* _JOB ITEM_
Copy the records word for word, starting at the first line and ending with the line that contains "In which year is the ישראל".

* _EXTRACTED ENTRIES_
=== Begin Enclosure ===

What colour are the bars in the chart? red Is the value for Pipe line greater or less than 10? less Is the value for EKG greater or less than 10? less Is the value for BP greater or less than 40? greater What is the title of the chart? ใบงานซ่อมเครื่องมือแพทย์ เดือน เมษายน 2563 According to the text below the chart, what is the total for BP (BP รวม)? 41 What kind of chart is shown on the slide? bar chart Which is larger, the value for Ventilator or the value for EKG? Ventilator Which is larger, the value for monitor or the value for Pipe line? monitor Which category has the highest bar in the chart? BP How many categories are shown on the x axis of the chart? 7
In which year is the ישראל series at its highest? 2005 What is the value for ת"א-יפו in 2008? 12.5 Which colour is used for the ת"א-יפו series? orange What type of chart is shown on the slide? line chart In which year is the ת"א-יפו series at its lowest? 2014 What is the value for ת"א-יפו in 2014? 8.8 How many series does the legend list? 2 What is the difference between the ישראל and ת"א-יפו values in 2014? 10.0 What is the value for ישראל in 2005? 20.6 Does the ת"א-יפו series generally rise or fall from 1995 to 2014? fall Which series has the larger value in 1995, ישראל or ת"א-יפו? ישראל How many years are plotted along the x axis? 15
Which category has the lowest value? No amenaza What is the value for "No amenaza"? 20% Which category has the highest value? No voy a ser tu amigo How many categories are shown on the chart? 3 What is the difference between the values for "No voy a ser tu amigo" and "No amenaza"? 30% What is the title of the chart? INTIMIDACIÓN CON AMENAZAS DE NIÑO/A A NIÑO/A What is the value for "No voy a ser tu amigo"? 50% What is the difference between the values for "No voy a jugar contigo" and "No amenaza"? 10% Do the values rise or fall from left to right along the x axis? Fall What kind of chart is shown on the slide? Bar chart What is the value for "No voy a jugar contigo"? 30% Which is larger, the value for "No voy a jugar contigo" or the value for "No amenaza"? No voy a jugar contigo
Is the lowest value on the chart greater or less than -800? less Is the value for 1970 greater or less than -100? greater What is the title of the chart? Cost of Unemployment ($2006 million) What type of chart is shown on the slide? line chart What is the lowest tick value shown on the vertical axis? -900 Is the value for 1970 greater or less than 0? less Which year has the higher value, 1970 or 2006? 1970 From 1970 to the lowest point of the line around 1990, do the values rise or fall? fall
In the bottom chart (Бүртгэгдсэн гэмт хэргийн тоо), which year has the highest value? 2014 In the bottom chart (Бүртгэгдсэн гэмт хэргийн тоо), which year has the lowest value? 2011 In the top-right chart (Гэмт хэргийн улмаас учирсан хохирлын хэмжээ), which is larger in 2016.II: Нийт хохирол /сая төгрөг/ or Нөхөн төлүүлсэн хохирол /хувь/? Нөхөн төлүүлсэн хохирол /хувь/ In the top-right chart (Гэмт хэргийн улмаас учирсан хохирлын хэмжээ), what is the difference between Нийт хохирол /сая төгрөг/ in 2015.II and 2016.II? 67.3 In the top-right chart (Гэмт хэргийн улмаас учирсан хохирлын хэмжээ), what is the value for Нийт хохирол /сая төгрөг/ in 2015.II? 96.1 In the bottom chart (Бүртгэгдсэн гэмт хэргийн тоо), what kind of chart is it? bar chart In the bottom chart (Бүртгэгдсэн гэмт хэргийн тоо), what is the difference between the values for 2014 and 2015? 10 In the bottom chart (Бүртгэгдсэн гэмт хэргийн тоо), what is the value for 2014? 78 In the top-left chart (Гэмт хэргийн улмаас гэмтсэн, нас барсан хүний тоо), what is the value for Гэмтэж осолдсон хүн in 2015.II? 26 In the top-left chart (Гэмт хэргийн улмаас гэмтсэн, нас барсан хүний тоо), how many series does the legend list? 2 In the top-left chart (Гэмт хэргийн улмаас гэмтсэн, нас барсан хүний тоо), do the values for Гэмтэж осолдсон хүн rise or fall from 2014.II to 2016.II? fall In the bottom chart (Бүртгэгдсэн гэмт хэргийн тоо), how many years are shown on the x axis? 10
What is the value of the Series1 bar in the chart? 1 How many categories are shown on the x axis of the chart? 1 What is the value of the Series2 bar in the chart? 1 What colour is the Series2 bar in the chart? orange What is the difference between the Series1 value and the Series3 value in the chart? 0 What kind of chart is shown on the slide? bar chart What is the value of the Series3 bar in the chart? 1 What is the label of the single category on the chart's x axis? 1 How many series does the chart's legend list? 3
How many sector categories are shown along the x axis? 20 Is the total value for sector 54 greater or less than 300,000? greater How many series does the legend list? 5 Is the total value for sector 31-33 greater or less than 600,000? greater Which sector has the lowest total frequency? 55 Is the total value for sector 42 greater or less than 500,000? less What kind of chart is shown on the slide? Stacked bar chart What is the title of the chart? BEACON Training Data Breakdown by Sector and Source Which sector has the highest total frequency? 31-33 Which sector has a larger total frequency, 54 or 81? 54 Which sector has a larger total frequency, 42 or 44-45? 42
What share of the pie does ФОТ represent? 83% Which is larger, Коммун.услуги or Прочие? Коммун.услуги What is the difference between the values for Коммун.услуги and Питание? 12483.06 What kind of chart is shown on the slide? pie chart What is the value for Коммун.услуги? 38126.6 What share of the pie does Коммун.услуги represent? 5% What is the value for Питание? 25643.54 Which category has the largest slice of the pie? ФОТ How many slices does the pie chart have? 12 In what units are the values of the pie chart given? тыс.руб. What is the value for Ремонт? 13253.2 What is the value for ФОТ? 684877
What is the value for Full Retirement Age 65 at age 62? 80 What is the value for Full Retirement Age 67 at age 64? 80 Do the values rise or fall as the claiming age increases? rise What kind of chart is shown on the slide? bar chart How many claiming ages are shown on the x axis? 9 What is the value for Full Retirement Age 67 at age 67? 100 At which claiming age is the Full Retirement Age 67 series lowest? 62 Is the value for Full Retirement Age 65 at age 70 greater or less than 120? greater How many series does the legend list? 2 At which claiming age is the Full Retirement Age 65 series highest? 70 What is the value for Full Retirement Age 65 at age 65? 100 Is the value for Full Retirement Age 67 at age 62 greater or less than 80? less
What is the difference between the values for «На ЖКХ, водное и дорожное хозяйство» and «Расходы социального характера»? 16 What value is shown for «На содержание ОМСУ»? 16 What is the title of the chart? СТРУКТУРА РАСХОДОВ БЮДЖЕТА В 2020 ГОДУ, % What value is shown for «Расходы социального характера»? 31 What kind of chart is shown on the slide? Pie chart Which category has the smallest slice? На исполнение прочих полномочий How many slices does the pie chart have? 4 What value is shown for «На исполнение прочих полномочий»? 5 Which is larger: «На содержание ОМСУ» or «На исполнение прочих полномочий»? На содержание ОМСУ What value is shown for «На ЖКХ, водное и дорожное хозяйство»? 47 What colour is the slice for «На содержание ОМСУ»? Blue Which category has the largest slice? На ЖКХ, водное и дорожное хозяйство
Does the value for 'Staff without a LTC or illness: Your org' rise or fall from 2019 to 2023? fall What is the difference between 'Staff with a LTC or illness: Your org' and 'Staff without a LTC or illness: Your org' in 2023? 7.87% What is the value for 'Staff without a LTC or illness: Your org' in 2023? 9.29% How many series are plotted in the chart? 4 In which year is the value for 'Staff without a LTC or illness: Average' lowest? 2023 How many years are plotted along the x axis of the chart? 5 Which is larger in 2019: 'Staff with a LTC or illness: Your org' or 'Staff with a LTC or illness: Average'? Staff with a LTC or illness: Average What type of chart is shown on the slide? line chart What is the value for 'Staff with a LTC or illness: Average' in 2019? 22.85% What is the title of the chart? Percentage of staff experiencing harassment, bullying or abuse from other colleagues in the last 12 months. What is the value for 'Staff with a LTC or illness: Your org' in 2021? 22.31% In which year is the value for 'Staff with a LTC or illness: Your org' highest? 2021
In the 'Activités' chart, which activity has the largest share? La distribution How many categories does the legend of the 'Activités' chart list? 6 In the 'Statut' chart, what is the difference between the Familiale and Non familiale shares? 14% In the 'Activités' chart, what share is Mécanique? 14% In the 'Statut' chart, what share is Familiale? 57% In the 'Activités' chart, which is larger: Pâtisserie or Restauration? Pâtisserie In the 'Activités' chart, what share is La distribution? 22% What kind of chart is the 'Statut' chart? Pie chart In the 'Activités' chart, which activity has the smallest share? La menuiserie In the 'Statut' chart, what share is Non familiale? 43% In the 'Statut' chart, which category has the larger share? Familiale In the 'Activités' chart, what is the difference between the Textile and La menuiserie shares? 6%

=== End Enclosure ===

* _ANSWER TO THIS PROBLEM_
What colour are the bars in the chart? red Is the value for Pipe line greater or less than 10? less Is the value for EKG greater or less than 10? less Is the value for BP greater or less than 40? greater What is the title of the chart? ใบงานซ่อมเครื่องมือแพทย์ เดือน เมษายน 2563 According to the text below the chart, what is the total for BP (BP รวม)? 41 What kind of chart is shown on the slide? bar chart Which is larger, the value for Ventilator or the value for EKG? Ventilator Which is larger, the value for monitor or the value for Pipe line? monitor Which category has the highest bar in the chart? BP How many categories are shown on the x axis of the chart? 7
In which year is the ישראל series at its highest? 2005 What is the value for ת"א-יפו in 2008? 12.5 Which colour is used for the ת"א-יפו series? orange What type of chart is shown on the slide? line chart In which year is the ת"א-יפו series at its lowest? 2014 What is the value for ת"א-יפו in 2014? 8.8 How many series does the legend list? 2 What is the difference between the ישראל and ת"א-יפו values in 2014? 10.0 What is the value for ישראל in 2005? 20.6 Does the ת"א-יפו series generally rise or fall from 1995 to 2014? fall Which series has the larger value in 1995, ישראל or ת"א-יפו? ישראל How many years are plotted along the x axis? 15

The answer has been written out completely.